Words that former UB Chancellor Samuel Capen spoke in 1928 on the day of the building's dedication emphasized the idea that design matters in urban planning, highlighting the notion that Hayes Hall belonged to both the university and Buffalo.

"From its nature and its central position, this building is destined to be the focus of the life of the university for many years, perhaps for many generations," Capen said, according to Carter. "It will be pre-eminently the visual symbol of the university, both to the members of the institution and the community at large."

One reason that architecture has flourished in Buffalo is that historically, many residents understood the importance of design, Carter said.

The Kleinhans Music Hall, created by father-and-son architects Eliel and Eero Saarinen, was built during the Great Depression, Carter said.

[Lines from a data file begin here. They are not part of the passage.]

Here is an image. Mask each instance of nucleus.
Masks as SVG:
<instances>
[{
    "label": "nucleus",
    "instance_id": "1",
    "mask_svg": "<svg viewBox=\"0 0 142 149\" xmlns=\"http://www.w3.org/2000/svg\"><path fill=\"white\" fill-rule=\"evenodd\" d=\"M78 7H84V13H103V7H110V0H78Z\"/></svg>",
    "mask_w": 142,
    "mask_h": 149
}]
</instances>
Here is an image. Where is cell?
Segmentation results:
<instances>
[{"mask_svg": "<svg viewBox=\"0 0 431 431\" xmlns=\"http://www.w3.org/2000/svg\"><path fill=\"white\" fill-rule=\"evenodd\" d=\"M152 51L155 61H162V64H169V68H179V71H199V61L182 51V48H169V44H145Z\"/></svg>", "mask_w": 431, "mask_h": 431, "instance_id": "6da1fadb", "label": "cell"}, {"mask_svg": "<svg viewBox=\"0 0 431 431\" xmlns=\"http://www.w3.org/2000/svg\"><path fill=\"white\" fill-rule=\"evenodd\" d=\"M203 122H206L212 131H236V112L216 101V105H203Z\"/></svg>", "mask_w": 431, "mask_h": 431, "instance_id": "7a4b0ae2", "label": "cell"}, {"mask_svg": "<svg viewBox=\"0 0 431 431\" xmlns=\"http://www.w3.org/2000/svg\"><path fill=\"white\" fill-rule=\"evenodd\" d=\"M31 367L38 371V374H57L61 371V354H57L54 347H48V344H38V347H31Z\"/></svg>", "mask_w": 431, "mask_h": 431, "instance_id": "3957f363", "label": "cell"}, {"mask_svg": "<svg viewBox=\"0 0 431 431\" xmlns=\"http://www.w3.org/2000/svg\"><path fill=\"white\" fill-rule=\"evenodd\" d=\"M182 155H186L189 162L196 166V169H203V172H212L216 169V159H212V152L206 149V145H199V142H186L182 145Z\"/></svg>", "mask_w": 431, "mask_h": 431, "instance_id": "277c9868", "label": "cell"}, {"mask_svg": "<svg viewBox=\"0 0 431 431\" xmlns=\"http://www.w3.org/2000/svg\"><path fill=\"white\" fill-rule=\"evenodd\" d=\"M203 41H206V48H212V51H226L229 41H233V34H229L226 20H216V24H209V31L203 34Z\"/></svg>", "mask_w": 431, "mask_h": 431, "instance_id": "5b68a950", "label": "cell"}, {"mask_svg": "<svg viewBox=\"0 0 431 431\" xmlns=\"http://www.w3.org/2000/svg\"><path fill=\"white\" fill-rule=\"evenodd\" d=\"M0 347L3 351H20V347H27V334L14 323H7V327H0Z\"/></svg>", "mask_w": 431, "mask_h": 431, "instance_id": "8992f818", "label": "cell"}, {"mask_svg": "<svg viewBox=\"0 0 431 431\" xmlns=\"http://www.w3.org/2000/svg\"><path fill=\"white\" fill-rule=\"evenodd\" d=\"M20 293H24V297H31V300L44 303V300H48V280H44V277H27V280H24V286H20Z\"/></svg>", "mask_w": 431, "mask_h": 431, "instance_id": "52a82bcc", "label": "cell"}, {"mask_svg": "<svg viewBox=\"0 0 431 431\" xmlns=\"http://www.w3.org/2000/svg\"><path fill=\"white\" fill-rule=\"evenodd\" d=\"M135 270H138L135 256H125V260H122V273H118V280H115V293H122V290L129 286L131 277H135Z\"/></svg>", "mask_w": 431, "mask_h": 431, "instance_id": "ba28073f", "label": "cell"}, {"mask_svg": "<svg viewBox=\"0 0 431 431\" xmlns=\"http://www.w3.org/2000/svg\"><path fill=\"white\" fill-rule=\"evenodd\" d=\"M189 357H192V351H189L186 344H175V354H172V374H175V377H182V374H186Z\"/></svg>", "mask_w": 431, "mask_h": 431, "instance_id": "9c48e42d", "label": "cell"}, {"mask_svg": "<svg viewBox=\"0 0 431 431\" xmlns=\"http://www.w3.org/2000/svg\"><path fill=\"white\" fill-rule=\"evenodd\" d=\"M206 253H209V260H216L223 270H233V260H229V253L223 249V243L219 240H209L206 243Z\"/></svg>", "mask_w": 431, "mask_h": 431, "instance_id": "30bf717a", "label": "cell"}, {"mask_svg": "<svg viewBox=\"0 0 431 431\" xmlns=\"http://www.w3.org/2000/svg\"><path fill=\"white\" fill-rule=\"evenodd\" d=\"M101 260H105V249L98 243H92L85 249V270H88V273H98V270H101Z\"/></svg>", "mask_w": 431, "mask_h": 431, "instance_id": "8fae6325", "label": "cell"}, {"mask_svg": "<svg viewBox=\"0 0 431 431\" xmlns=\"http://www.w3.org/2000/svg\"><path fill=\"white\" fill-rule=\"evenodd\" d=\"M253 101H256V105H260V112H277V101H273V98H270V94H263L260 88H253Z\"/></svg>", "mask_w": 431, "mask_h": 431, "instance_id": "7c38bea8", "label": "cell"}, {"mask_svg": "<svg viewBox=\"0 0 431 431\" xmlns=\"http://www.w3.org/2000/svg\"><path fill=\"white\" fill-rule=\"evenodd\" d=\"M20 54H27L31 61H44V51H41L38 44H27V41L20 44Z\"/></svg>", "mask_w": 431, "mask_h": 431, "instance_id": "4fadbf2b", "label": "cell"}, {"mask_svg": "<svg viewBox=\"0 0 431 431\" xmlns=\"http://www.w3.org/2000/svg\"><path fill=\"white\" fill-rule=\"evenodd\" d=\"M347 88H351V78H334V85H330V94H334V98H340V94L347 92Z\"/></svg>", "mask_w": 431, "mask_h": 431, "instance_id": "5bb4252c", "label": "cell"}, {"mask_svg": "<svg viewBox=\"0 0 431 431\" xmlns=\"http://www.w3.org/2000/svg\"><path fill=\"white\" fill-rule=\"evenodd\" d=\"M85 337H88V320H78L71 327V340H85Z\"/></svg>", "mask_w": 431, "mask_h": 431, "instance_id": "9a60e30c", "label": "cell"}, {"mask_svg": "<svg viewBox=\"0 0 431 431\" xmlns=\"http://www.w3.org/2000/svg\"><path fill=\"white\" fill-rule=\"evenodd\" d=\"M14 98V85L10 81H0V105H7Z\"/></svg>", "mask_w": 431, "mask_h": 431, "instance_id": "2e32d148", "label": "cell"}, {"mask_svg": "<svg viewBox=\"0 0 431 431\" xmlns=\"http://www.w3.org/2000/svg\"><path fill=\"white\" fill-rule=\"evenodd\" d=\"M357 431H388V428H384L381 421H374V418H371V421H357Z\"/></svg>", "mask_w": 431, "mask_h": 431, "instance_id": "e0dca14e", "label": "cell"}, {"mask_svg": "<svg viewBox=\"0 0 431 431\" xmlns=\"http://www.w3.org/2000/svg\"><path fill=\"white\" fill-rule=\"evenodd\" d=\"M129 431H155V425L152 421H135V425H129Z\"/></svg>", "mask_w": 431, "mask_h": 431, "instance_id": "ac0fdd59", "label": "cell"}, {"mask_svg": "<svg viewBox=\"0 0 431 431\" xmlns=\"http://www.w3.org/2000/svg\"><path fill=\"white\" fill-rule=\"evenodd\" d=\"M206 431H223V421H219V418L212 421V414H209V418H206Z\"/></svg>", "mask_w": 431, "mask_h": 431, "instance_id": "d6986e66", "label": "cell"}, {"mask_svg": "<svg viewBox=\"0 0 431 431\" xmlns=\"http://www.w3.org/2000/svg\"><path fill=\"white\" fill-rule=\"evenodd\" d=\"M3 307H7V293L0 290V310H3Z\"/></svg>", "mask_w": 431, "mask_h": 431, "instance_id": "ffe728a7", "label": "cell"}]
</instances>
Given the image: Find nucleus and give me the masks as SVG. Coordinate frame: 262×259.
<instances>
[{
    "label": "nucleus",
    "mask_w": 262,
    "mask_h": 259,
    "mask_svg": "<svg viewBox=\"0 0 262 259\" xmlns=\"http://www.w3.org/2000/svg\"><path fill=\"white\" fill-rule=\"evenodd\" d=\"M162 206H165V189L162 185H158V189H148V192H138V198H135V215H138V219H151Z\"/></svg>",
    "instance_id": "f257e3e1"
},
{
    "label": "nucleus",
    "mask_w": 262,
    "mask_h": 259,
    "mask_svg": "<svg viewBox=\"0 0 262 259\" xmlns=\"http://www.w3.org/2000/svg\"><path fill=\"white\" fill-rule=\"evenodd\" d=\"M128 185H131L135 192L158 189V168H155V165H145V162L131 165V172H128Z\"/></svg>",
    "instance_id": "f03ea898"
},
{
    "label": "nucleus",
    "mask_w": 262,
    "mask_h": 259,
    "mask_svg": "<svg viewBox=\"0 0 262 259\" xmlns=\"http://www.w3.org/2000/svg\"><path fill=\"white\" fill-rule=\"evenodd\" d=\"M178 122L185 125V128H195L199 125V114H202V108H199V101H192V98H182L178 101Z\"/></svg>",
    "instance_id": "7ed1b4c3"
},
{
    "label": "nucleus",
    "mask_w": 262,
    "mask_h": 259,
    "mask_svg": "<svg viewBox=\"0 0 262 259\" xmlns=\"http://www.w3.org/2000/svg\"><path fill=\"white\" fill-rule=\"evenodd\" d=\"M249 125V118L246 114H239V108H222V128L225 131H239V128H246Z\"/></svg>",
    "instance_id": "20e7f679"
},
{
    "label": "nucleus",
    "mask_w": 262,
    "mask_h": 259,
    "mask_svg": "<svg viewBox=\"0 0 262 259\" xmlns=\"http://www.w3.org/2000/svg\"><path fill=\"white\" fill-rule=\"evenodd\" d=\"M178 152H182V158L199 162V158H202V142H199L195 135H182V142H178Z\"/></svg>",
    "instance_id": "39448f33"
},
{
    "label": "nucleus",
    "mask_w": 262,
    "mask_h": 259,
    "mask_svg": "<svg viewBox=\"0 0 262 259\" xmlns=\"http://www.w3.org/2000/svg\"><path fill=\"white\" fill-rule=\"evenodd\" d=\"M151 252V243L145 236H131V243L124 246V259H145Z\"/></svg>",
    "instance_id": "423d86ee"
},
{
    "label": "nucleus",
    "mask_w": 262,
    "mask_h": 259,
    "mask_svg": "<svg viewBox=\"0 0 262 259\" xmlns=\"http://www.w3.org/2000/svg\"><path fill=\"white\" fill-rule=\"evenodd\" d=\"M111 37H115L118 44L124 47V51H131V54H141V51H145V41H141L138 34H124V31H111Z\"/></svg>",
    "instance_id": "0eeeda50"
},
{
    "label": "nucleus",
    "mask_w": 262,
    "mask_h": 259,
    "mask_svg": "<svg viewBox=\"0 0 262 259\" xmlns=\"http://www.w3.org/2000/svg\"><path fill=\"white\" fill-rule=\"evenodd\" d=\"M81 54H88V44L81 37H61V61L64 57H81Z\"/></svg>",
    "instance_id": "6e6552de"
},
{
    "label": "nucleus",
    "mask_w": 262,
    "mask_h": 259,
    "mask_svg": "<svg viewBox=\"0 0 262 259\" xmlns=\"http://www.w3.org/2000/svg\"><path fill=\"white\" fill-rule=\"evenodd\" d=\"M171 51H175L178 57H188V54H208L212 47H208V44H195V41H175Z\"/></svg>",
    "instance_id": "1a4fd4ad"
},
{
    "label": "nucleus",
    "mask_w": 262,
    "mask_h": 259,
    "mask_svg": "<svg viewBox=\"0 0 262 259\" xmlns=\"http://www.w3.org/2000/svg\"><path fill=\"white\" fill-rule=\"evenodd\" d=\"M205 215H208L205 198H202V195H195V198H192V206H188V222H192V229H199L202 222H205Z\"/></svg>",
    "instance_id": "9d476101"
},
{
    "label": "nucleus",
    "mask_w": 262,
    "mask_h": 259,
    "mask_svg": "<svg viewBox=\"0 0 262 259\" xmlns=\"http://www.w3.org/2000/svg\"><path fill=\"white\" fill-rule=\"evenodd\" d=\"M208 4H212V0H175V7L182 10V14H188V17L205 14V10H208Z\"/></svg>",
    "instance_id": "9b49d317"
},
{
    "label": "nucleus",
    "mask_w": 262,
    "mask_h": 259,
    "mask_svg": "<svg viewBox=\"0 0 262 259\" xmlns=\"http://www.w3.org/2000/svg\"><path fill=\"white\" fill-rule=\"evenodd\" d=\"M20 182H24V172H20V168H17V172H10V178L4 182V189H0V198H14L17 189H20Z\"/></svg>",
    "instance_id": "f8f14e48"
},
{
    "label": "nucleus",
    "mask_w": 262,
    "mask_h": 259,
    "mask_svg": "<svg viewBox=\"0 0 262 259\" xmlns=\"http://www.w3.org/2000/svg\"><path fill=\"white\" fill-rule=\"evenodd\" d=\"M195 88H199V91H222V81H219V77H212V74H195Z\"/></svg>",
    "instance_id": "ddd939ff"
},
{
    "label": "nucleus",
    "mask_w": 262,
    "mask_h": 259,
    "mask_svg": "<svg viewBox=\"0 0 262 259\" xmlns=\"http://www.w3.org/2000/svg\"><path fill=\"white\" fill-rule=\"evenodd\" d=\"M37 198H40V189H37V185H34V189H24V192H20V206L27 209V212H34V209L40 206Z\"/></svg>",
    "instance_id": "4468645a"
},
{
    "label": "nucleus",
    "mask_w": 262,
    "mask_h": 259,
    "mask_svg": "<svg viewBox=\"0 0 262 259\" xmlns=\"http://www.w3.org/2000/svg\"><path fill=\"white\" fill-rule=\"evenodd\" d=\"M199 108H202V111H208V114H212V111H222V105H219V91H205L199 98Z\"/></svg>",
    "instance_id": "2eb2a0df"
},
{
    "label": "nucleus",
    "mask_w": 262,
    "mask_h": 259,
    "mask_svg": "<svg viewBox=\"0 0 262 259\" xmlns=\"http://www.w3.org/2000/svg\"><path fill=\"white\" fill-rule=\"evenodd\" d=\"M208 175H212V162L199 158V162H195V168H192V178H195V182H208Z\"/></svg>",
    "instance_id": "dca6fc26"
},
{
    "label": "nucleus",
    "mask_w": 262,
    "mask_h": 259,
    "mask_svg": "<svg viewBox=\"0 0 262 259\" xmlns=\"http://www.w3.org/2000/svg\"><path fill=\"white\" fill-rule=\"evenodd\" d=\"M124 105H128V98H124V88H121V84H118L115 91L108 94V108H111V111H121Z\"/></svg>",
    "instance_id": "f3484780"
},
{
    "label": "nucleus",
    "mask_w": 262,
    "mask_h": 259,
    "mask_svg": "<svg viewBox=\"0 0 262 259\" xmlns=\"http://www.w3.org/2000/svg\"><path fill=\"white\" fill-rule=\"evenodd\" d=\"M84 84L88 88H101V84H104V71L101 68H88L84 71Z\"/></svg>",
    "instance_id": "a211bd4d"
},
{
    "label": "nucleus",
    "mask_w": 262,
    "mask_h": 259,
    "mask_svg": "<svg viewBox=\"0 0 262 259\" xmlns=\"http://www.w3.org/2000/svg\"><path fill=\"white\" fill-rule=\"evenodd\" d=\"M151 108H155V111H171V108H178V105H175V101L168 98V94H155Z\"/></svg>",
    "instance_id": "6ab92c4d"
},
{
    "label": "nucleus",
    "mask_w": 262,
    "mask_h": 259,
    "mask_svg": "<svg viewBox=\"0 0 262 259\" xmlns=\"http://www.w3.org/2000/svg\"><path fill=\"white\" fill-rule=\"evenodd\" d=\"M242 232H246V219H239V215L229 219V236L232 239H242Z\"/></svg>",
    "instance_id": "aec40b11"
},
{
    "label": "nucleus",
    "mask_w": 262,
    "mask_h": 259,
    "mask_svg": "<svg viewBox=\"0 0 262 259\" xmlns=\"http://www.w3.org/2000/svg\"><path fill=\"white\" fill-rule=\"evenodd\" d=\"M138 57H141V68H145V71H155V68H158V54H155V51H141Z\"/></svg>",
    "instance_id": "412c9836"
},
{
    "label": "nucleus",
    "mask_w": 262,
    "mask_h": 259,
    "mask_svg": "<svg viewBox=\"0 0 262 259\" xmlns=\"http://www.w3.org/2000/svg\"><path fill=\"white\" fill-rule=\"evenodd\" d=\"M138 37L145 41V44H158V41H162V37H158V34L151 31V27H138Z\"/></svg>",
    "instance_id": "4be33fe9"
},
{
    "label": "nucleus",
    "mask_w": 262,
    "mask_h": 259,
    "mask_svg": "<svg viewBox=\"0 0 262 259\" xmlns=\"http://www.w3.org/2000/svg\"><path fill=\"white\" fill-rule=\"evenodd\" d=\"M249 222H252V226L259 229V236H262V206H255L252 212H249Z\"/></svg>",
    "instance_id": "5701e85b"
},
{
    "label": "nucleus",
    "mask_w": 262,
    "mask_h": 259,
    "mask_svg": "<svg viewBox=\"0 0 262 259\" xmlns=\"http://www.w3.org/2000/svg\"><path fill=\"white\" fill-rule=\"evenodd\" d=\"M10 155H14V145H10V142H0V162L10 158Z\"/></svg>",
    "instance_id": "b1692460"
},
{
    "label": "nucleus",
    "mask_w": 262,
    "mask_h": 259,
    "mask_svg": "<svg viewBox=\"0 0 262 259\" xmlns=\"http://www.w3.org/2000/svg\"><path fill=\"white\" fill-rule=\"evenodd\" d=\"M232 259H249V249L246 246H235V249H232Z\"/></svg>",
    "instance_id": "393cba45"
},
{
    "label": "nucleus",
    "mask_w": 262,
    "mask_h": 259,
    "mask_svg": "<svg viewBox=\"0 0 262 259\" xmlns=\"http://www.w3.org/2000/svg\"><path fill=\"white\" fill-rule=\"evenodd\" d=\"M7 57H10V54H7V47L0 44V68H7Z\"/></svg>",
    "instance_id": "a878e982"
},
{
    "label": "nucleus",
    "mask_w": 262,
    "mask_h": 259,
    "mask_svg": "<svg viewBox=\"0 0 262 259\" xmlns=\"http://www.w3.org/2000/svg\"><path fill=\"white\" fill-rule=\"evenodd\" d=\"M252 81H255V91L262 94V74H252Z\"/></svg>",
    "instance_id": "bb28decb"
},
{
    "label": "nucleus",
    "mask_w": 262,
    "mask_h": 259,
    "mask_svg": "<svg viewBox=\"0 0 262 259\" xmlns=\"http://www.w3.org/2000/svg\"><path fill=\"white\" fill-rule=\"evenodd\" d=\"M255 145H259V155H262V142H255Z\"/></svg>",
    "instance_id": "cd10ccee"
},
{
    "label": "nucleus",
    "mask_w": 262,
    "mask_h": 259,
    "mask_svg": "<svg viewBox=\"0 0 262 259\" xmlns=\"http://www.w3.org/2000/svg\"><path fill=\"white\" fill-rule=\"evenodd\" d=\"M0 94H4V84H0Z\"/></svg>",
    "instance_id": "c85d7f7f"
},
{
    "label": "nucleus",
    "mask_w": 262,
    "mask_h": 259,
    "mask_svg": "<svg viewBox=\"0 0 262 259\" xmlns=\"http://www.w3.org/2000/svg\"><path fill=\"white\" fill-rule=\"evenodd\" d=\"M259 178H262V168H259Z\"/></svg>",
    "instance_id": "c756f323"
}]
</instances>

Of Darwin D. Martin, the Buffalonian who commissioned the famous architect Frank Lloyd Wright on projects including the Darwin D. Martin House Complex, Carter said, "If we think about Darwin Martin, here was a man who hired an architect from Chicago who's a renegade, really, a fairly wild character, as many of you know, and supported him. …We often think about the significance of architecture, but we don't always think about the significance of clients. Architects don't have buildings to design if clients don't support them."

"We're very, very fortunate," Carter said, "to be in a city that really, in many ways, is a celebration of design."